Delistraty, a young man who writes for many of the name publications in New York, visited the former convent Rothko visited and a current showing of Angelico's work in Florence. He writes, "...Angelico’s great gift was his ability to convey a sense of the divine. Centuries later, his work invites a skeptic to belief. Angelico’s art has pushed me to find within myself a desire for belief I’d thought had been extinguished long ago." 

The agnostic novelist Henry James wrote after visiting this former convent long ago, “You may be as little of a formal Christian as Fra Angelico was much of one. You yet feel admonished by spiritual decency to let so yearning a view of the Christian story work its utmost will on you.”

One of the interesting phenomena in the post-pandemic world is the resurgence of interest in faith by many young people. Some American dioceses reported a 30‑70 % increase in new adult converts during Easter 2023‑2024. Many newcomers are in their 20s and 30s. A priest in Manhattan said that “three‑quarters of his new converts are in their 20s or early 30s” and that the growth took off after the pandemic.

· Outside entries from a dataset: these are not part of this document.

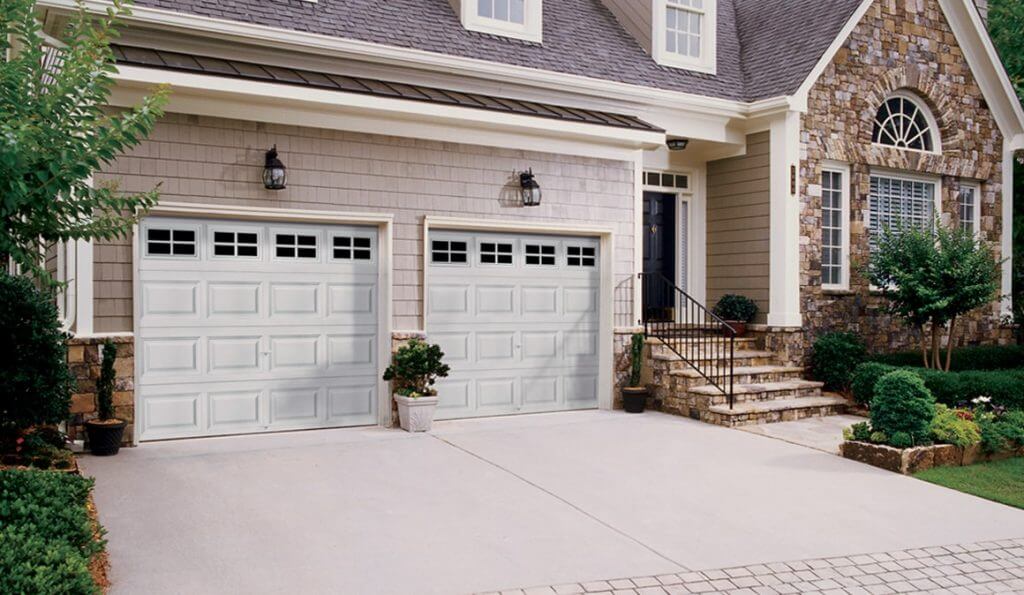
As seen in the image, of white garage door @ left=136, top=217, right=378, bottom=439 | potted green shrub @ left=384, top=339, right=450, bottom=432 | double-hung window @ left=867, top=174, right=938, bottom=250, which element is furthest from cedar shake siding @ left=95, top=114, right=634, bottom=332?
double-hung window @ left=867, top=174, right=938, bottom=250

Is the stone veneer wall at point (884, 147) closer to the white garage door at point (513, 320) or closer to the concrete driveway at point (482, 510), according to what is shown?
the white garage door at point (513, 320)

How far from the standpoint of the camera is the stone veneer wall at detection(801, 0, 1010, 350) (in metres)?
12.6

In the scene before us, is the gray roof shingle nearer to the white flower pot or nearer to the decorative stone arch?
the decorative stone arch

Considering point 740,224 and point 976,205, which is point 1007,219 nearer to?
point 976,205

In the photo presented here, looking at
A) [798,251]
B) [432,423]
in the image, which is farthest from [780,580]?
[798,251]

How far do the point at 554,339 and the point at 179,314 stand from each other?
15.4 ft

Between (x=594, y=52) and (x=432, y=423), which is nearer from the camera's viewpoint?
(x=432, y=423)

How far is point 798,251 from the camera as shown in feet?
40.8

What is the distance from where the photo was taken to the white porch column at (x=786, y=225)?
12320 mm

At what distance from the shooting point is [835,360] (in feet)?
39.8

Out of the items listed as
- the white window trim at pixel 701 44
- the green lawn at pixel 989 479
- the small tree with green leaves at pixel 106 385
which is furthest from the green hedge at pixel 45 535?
the white window trim at pixel 701 44

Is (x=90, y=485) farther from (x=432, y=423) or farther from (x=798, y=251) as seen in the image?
(x=798, y=251)

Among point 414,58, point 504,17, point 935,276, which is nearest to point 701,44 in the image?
point 504,17

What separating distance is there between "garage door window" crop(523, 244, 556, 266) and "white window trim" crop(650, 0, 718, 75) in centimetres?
383
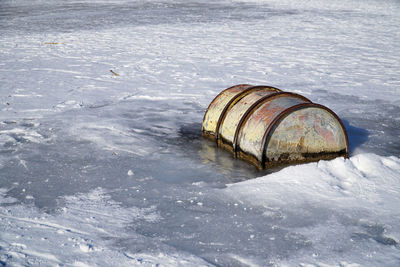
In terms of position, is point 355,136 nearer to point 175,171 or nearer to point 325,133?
point 325,133

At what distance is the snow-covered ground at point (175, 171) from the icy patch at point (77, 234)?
12 mm

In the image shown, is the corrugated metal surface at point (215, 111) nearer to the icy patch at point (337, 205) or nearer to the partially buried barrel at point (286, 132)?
the partially buried barrel at point (286, 132)

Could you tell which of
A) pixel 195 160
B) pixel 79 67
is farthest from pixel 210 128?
pixel 79 67

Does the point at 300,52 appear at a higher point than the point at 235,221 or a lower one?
higher

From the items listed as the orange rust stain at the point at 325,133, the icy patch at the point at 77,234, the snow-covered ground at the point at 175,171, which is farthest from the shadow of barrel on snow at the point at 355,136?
the icy patch at the point at 77,234

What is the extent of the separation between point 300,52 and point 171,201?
7589mm

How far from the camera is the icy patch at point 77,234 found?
2617 mm

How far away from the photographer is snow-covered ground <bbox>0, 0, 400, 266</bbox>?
2771 mm

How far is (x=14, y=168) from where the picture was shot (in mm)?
3912

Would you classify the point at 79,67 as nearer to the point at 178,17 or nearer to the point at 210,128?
the point at 210,128

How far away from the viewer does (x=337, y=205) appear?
326 cm

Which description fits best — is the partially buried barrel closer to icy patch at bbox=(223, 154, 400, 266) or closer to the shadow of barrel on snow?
icy patch at bbox=(223, 154, 400, 266)

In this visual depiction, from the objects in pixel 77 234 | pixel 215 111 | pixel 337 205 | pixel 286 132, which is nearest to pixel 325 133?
pixel 286 132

And this is not just in the United States.

Writing of his conversion in the year 397, St. Augustine said, “The beauty of the world, the splendor of the heavens, the order of nature—these are the first signs that God is present, even before we learn to name Him.”

The pagan philosopher Plato thought, “The good, the true, and the beautiful are the three pillars upon which the harmony of the world rests; each reflects the others, and together they guide the soul toward its fullest fulfillment.”

Related: AI Can Fake a Voice, but It Can’t Resurrect a Soul

Do art and beauty in our lives matter? When there is order in the soul, there is peace in a country. This may explain the attack this week by a possibly drugged-up teen at the Metropolitan Museum of Art in New York. Two masterpieces, “The Princesse de Broglie” and a “Madonna and Child with Saints,” were vandalized. Beauty and the hatred of beauty matter.

As much as God uses beauty to draw us to himself, there are those at war with beauty. Nihilism —the belief in nothingness — contains the seeds of its own destructive ugliness. As Blaise Pascal said, “The universe is not only more wonderful than we imagine, it is more wonderful than we can imagine. That mystery is the seed of faith.”